As is the case with many of my posts, todays discussion began with a conversation I was having with someone interested in the workplace generational issue. As we were talking, it became clear that this persons problem didn't lie in Millennials work ethic but rather her perceived view of their "manners". In her opinion, Millennials just don't have the same sense of manners that other generations do. I, of course, defended Millennials saying that different generations have different approaches to most things. After our conversation was over though, I really started to process her points and a few of them made sense.

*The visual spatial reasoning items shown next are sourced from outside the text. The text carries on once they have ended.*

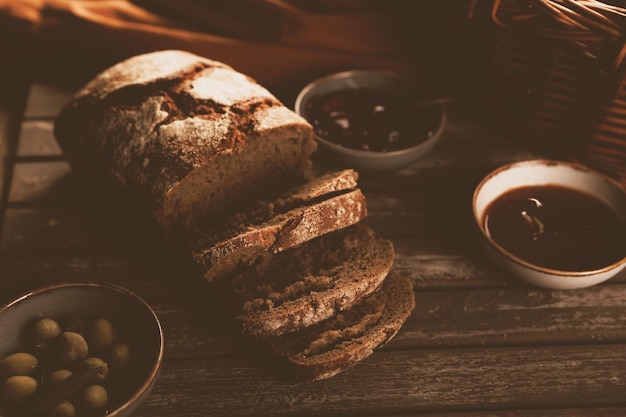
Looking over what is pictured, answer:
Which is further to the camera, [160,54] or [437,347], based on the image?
[160,54]

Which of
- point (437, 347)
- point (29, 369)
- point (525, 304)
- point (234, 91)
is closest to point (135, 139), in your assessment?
point (234, 91)

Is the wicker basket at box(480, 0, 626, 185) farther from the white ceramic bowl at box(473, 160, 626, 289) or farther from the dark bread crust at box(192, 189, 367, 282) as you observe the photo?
the dark bread crust at box(192, 189, 367, 282)

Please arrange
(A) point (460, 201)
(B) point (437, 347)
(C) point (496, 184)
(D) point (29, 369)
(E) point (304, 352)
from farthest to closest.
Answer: (A) point (460, 201), (C) point (496, 184), (B) point (437, 347), (E) point (304, 352), (D) point (29, 369)

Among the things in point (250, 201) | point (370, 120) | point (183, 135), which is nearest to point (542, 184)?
point (370, 120)

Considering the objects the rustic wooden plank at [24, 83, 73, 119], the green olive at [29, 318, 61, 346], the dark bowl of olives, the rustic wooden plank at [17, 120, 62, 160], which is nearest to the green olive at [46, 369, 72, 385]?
the dark bowl of olives

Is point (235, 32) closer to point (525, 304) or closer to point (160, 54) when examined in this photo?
point (160, 54)

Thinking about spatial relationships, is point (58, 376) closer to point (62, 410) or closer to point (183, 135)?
point (62, 410)
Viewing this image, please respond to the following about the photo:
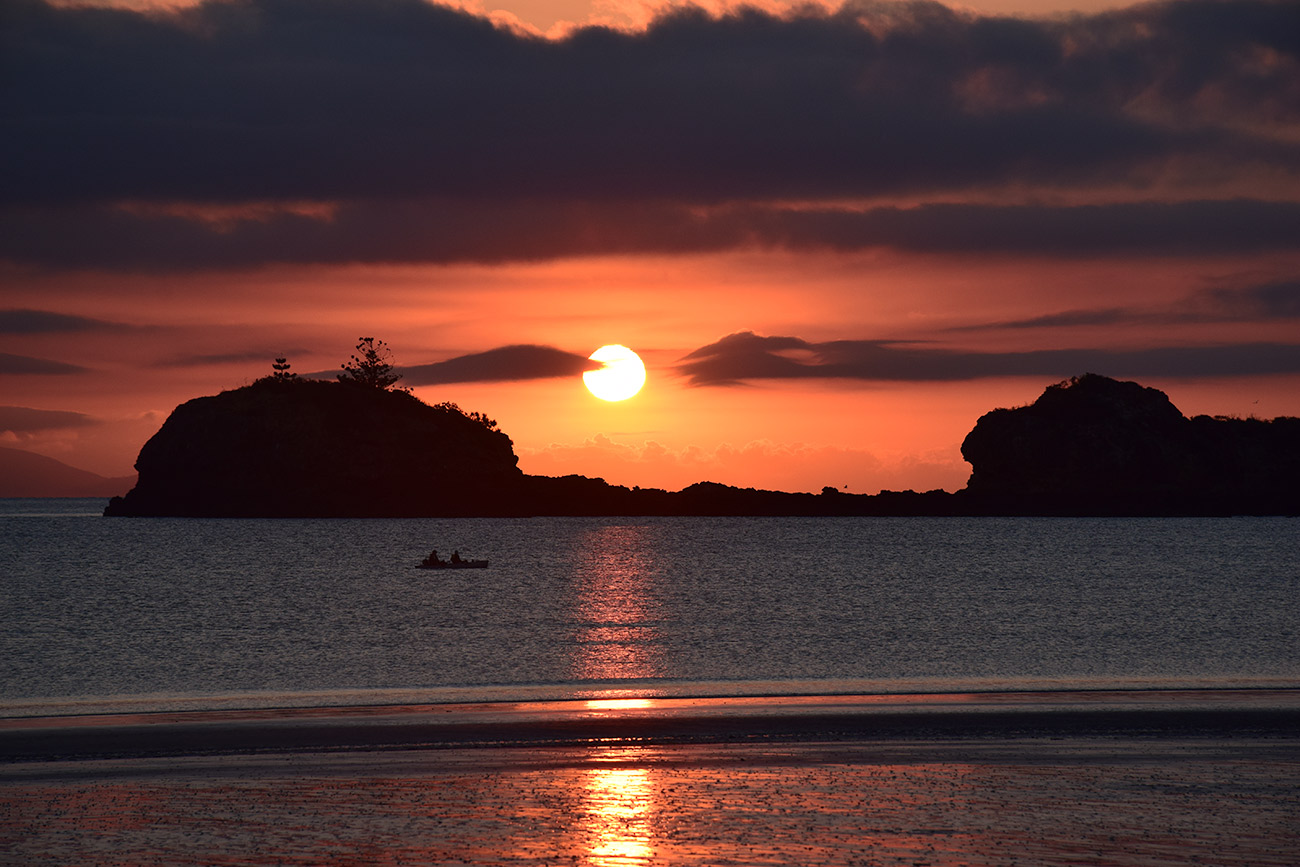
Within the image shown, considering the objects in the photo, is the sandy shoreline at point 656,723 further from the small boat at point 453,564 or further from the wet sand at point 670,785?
the small boat at point 453,564

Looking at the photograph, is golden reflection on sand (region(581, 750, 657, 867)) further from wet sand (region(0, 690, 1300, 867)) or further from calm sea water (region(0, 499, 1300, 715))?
calm sea water (region(0, 499, 1300, 715))

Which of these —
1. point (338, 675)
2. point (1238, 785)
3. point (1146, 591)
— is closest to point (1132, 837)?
point (1238, 785)

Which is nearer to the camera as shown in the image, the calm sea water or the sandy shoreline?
the sandy shoreline

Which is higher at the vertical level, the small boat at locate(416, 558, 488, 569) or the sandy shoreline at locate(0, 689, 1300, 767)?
the small boat at locate(416, 558, 488, 569)

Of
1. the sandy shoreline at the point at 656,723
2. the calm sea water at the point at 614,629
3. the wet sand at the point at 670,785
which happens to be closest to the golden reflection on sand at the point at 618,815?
the wet sand at the point at 670,785

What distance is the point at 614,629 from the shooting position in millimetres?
73875

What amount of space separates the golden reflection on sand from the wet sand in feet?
0.21

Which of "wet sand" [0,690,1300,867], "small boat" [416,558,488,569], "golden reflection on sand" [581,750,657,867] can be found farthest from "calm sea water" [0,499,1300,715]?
"golden reflection on sand" [581,750,657,867]

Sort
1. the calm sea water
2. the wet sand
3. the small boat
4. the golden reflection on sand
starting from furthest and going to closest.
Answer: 1. the small boat
2. the calm sea water
3. the wet sand
4. the golden reflection on sand

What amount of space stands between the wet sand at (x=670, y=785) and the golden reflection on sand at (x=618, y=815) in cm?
6

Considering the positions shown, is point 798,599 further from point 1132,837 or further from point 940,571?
point 1132,837

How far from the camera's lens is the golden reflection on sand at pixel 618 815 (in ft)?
56.6

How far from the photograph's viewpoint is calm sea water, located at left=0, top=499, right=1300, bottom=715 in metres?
45.0

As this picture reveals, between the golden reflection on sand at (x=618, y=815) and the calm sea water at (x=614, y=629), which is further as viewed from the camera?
the calm sea water at (x=614, y=629)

Let's start with this...Millennials really do have a lot to offer! They are bright, enthusiastic, and want to make a difference. But the question is, are they lacking in some of the basic manners we were taught as children. The answer...well maybe they actually are. I don't blame them though. It's our fault. I'm not sure they were ever taught some of the basics of interacting with others respectfully. As a child, I remember always hearing messages like "Say please and thank you when someone does something for you", "Open the door for those who are following you and allow them to go first", "When you need to speak with someone, ask them if they have a moment or if there would be a better time for them rather than assuming you can talk now". I could definitely keep going and the main point is I heard these messages from my parents, grandparents, school, and church. It was hard not to learn these lessons because I was constantly hearing them. I wonder if those same messages have been passed on to the Millennial generation.
I've noticed a very specific trend that may be contributing to this issue. We are expecting TV to teach our kids messages about things like manners, ABC's, interpersonal skills, and a wealth of other lessons. The problem here though is that maybe that's not the right way to go about it. Maybe there is a disconnect between what is being taught and what kids are absorbing. Maybe that's the problem...but maybe it's not really about Millennials at all. Maybe it's a greater issue in society that ALL of us have lost some of the basic manners we learned. I'll give you this example as case in point...I recently attended a conference with a varity of generations but mostly Gen X, Baby Boomers and even Veterans. Here's what I noticed, there were a lot of people there who were downright rude. Talking while others were talking, making comments about presenters that I would never even consider appropriate in private let alone in a professional conference.
So here's the deal. Millennials may have different values or manners, but some other generations are just as bad. You'll have good and bad apples in every generation so I think it's important that we not generalize and say all Millennials have bad manners. Some do, many don't. I guess it goes back to the basic rule we were taught, don't judge a book by it's cover!